University Lowbrow Astronomers

Doug’s Deep Sky Challenge.

by Doug Scobel
Printed in Reflections: December, 2002.

What’s Up With NGCs 6882 and 6885?

[Author’s note - I originally wrote this for the November newsletter, but I did not get it to Mark in time.  Believe it or not, Vulpecula still should be high enough in the sky immediately after the end of twilight to be able to check these out.  Otherwise, you’ll have to wait until next summer!]

Many of you may already know that I am currently working on the so-called Herschel 400 list of deep sky objects.  Two of them, cataloged as NGC 6882 and NGC 6885, are a bit puzzling.  Both are located in Vulpecula (the Fox), and are literally one on top of each other.  Supposedly, anyway.

These two open clusters are located very near each other, with NGC 6882 at 20h 11.7m +26 deg 33’ and NGC 6885 at 20h 12.0m +26 deg 29’, about five degrees north-northeast of M27 (the popular open house showpiece Dumbbell Nebula).  In fact, they both “enclose” the 6th magnitude star 20 Vulpeculae (which is not considered to be a member of either cluster - it is rather believed simply to be a foreground star).  Even in November, they should be high enough in the sky to observe, at least early in the evening after twilight ends.

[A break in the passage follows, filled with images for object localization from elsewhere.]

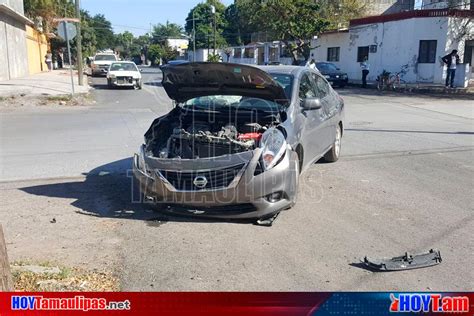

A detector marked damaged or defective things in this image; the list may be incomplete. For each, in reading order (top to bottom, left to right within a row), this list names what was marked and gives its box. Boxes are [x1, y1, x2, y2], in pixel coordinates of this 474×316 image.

exposed car engine [144, 108, 278, 159]
damaged silver sedan [133, 63, 344, 223]
broken headlight assembly [260, 127, 286, 170]
crumpled front bumper [131, 146, 298, 218]
detached plastic car part [362, 248, 440, 270]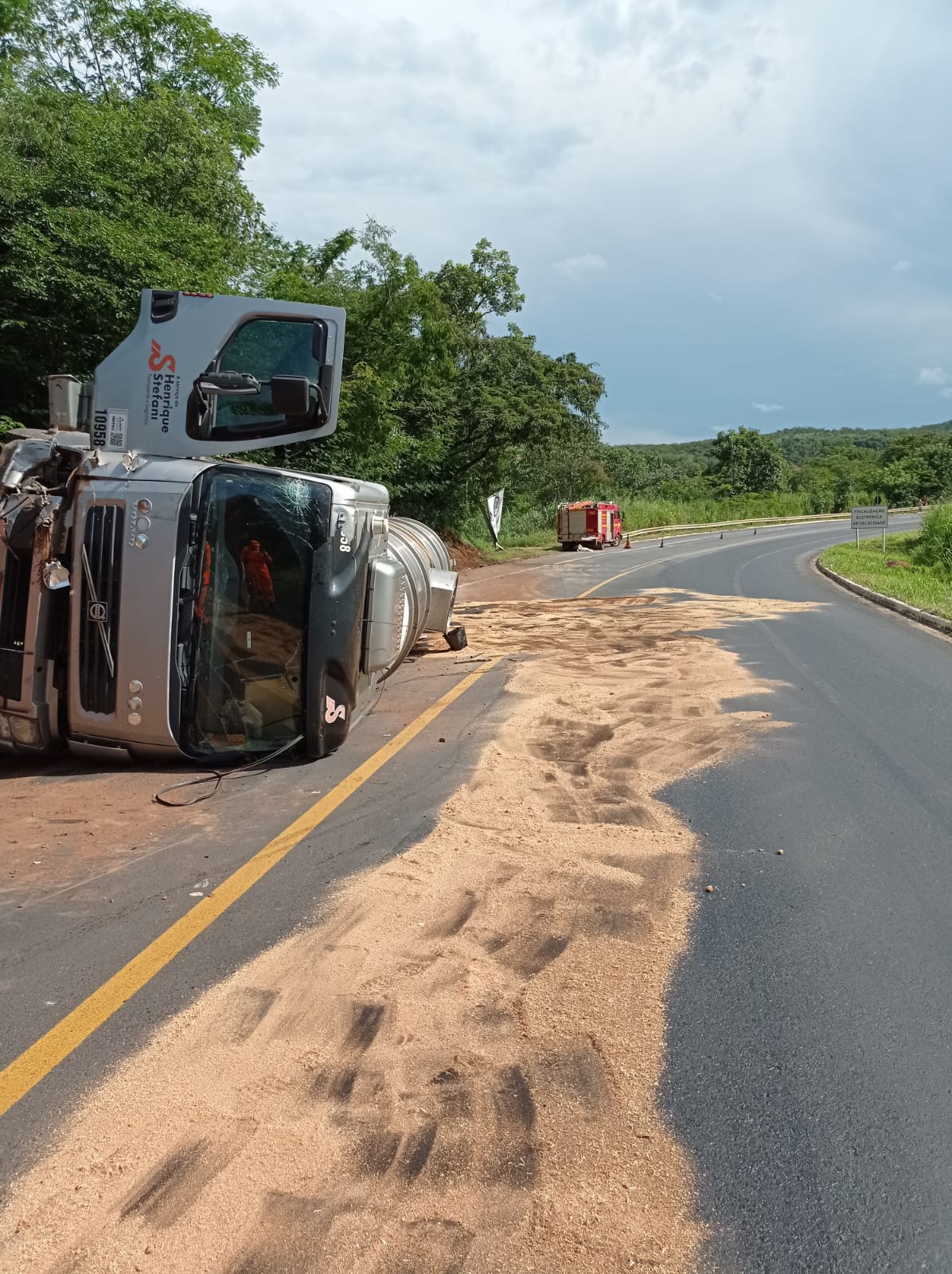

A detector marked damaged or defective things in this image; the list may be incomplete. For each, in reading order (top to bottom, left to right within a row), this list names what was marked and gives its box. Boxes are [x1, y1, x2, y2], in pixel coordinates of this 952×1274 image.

overturned truck [0, 290, 465, 761]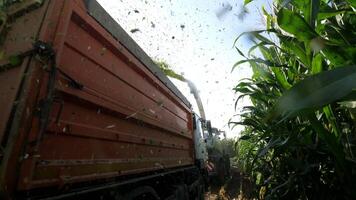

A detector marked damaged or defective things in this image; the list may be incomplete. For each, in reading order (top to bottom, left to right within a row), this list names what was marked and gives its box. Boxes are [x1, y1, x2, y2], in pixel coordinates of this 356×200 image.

rusty metal side panel [16, 0, 195, 191]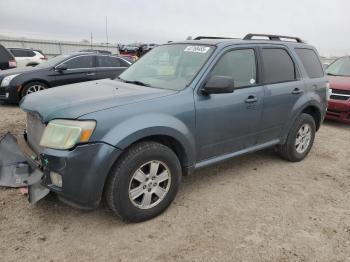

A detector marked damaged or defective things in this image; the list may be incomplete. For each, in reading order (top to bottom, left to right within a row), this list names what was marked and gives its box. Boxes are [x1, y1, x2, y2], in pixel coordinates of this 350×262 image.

damaged front bumper [0, 133, 50, 203]
broken bumper cover [0, 134, 122, 208]
damaged front bumper [0, 133, 122, 209]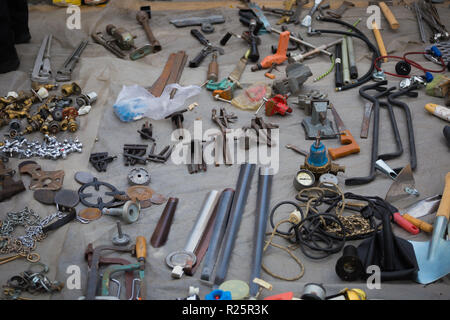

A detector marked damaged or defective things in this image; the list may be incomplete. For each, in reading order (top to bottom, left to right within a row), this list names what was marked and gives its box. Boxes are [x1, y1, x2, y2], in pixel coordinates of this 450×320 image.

rusty tool [135, 6, 162, 52]
rusty tool [326, 104, 358, 160]
rusty tool [410, 171, 450, 284]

NGCs 6882 and 6885 are both listed in The Deep Sky Field Guide to Uranometria 2000 as being at magnitude 8.1, with diameters of 18 and 7 arc minutes, respectively.  Given their coordinates, and their listed diameters, they ought to overlap.  But what we see on star charts is another story.  Sky Atlas 2000 plots only NGC 6885, as a small cluster centered exactly on 20 Vul.  Uranometria 2000 (first edition) plots both clusters, also with NGC 6885 centered on 20 Vul, and with the larger NGC 6882 completely enclosing it, and with its center to the northwest of 20 Vul.  Millennium Sky Atlas also plots both, and also with NGC 6882 enclosing NGC 6885 (also centered on 20 Vul), but shows NGC 6882’s center to the southwest of NGC 6882.  And, the totally revamped Uranometria 2000 second edition shows NGC 6882 only, and doesn’t even plot its smaller companion!  Obviously, there’s confusion regarding these two objects even among the sky cartographers!

So what does one see when one looks at these in a telescope?  In my 13” at the Black Forest Star Party this past September, NGC 6882 appeared as a nice, relatively “loose” cluster in a rich Milky Way field.  Despite the rich background, it was still relatively easy to spot as a cluster.  Yes, 20 Vul was there near the “edge” of the cluster, but I did not pay attention to which direction the star was from the cluster’s center.  [I did not notice the discrepancy in the positions of NGC 6882 relative to 20 Vul until I compared star charts while writing this article.  I’ll have to revisit them the next time I’m out observing.]  At low power, around 55x, I saw no evidence of a smaller cluster centered on 20 Vul.  At higher power, around 200x, I thought I detected a faint “circle” of stars surrounding 20 Vul.  Was this NGC 6885?  If so, then it’s awfully small and hardly worth cataloging in the Herschel 400 list.  The Herschel 400 is advertised not as having the most challenging objects, but rather to be a collection of objects reachable with moderate apertures from less than perfectly dark skies.  If this is NGC 6885, then it seems out of place in it.

So what’s up with these two clusters?  Are they really two objects?  Why does each sky atlas plot them differently?  Why are they listed with identical brightness’s, when obviously if one “encloses” the other, then they cannot be?  And is NGC 6885 really a cluster?  Is it even there at all?